Trade, tourism, and investment minister Dan Tehan confirmed on Wednesday that he had met with counterparts from the US, New Zealand and Singapore to discuss opportunities to expand economic cooperation in the Indo-Pacific region. In attendance were US secretary of commerce Gina Raimondo, New Zealand minister for trade and export growth Damien O’Connor, and Singapore minister for trade and industry Gan Kim Yong.
In a joint statement, Tehan said the group canvassed the importance of economic cooperation that was open and inclusive, the need to strengthen economic ties, improve connectivity, address climate change challenges, and support post-pandemic economic recovery. With a view to ensuring sustainability for people and businesses in the Indo-Pacific, the group also discussed economic resilience and competitiveness.
“[The group agreed] to continue to strengthen efforts to help address shared priorities for countries in the Indo-Pacific region, including enhancing supply chain resilience, promoting infrastructure investment, growing the digital and green economies, towards broadly shared economic prosperity for the region,” Tehan said.
Meanwhile, foreign minister Marise Payne announced that Australia would establish a new Consulate-General in Bengaluru, and build an India-based Centre of Excellence for Critical and Emerging Technology Policy.
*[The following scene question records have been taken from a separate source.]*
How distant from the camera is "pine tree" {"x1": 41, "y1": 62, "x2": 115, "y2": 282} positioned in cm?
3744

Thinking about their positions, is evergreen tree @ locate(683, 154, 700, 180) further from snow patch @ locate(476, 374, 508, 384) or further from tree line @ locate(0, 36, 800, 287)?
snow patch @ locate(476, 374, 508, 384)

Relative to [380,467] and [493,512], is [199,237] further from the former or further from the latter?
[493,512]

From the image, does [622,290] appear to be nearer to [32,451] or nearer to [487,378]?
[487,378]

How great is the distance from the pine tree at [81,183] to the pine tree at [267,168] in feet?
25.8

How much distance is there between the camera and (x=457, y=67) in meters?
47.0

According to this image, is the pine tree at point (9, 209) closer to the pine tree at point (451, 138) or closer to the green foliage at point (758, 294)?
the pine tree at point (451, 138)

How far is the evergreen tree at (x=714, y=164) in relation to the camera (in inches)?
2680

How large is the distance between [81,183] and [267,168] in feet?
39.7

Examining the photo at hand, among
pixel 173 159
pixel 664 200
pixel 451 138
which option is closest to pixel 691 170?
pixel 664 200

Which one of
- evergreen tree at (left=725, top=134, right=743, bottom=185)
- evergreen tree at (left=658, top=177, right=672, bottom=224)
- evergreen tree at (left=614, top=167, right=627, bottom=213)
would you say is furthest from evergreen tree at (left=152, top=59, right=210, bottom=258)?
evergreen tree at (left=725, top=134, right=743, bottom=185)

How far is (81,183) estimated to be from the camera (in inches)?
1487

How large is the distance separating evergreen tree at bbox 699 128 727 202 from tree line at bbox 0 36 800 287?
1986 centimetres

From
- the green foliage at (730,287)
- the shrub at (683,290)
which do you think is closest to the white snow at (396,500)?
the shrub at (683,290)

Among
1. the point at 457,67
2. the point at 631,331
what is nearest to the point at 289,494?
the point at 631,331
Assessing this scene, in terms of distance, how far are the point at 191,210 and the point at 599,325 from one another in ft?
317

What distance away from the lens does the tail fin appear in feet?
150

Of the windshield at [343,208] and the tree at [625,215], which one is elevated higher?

The measures would strengthen Australia’s technology partnership with India, Payne said, with the Consulate-General tasked to deepen Australia’s ties to India’s innovators, technologists and entrepreneurs.
“The Consulate-General will expand our diplomatic presence in India to five diplomatic posts, further to our High Commission in New Delhi and Consulates-General in Mumbai, Chennai and Kolkata, deepening our engagement with Indian governments at all levels,” Payne said.
“This will promote engagement with India’s southern states and our outreach to Australia’s diaspora and alumni communities.”
According to the foreign minister, the decision to build a centre of excellence recognised the opportunity of bringing together Australian and Indian technologists, policy practitioners, academics, researchers and thought leaders. She said the centre was one of the flagship initiatives of Australia’s new Action Plan for Critical Technologies, released this month, and would help to deliver a national strategy for protecting and promoting technologies.
The centre would also serve as a practical platform, Payne added, for Australia and India to shape technology governance that aligned with both nations’ values and supported an open, inclusive and resilient Indo-Pacific.
“[The centre] is a multi-stakeholder initiative that will help guide the responsible development and use of critical technologies. It will promote stronger investment opportunities and cutting-edge innovation in cyber, critical and emerging technologies,” Payne said.
“It will amplify Australia’s and India’s policy impact globally, while visiting fellows from around the Indo-Pacific will broaden the centre’s influence.”